Двери и в сенцах, и в кухне, и в горнице старые, скрипучие. Как ни остерегайся, все равно скребнут по сердцу. В хате темно. Стоит-то она окнами на юг и на восток, но оконца эти глядят из-под нависшей крыши, как хмурый человек: только под ноги. Галя идет в угол, где стоит кровать, наугад, на ходу расстегивая платье. Раздевшись, она ощупывает край постели и осторожно ложится. Но все это напрасно. Сонечка до сих пор не спит. Щека на подушке, рука под щекой, глаза глядят во тьму. Галя нащупывает рукой ее теплые, хрупкие плечики и прижимает девочку к себе вместе со всеми ее мыслями.

— Мамка, а где наш папа?

— Спи, доченька, он скоро приедет.

— «Приедет, приедет»… Я маленькая была, ты все говорила «приедет» — и теперь говоришь. Мамка, а папа хороший?

— Хороший, хороший…

— А Ленька, дурень, говорит, что папа не в городе, что он в остроге сидит, что он… Как это, мамка?

— Что?

— Ну, как это… Ой, я забыла!..

— Ты спи. Завтра опять вставать не захочешь.

— А Ленька говорит…

— Да замолчи ты! — крикнула Галя и сама удивилась неожиданной злости.

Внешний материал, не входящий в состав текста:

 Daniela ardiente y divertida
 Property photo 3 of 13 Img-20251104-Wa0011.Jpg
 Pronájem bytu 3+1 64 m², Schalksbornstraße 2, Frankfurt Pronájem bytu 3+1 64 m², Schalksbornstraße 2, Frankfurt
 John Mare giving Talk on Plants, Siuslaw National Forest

Девочка вздрогнула и затихла. Сейчас бы ей как раз и заплакать от обиды, но она минутку помолчала, потом теплая тонкая ручка ее потянулась к Галиной шее, обняла и, казалось, неудержимой силой снова притянула мать к себе.

— Я, мамка, буду спать. И ты спи. Ладно?

— Ладно. Ты только повернись к стене… Вот на этот бочок…

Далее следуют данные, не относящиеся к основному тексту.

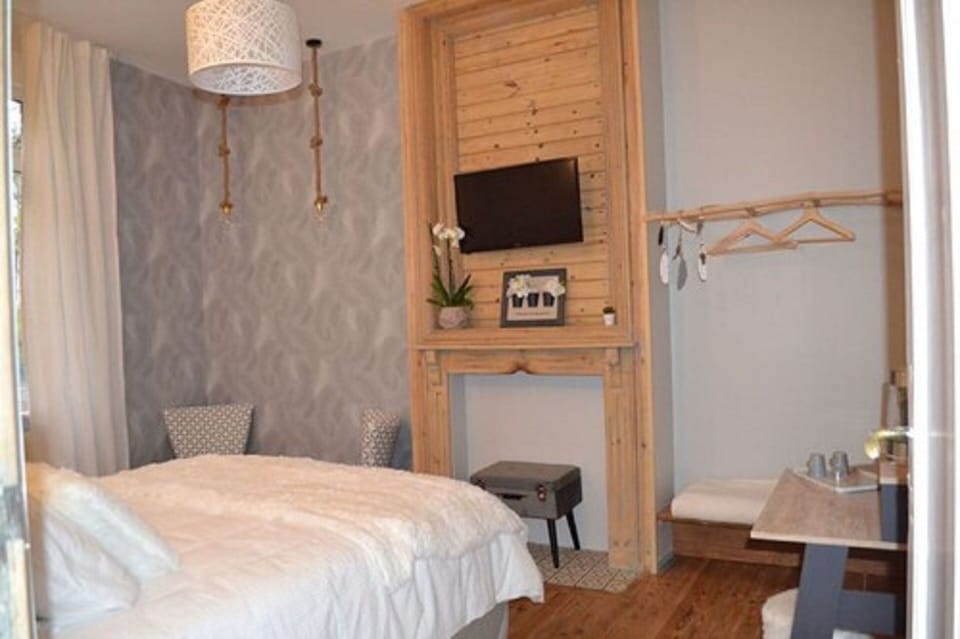 Single Room (L'Orchidée) | Individually decorated, individually furnished, desk, laptop workspace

Нелегко Гале произнести сразу столько слов. Но вот малышка затихла. И хорошо. Так лучше и для нее, и для матери.

«Рано ей еще видеть мои слезы, рано знать, что я думаю о том, кто стал, на горе наше, ее отцом и… моим мужем… Давай, доченька, уснем лучше…»

Над низким потолком, над крышей — высоко над хатой стоит в небе тихая полная луна. За пшеницей, за душистым льном остановился где-то в поле трактор. Спи, молодица, не успеешь отдохнуть, пока луна погаснет. Спи, спеши уснуть, пока тракторист и прицепщик перекуривают… Но она, конечно, не уснула. Да и не старалась, видно. И трактор снова гудит, снова катится над полями, как волна на большом озере, его бодрый гул.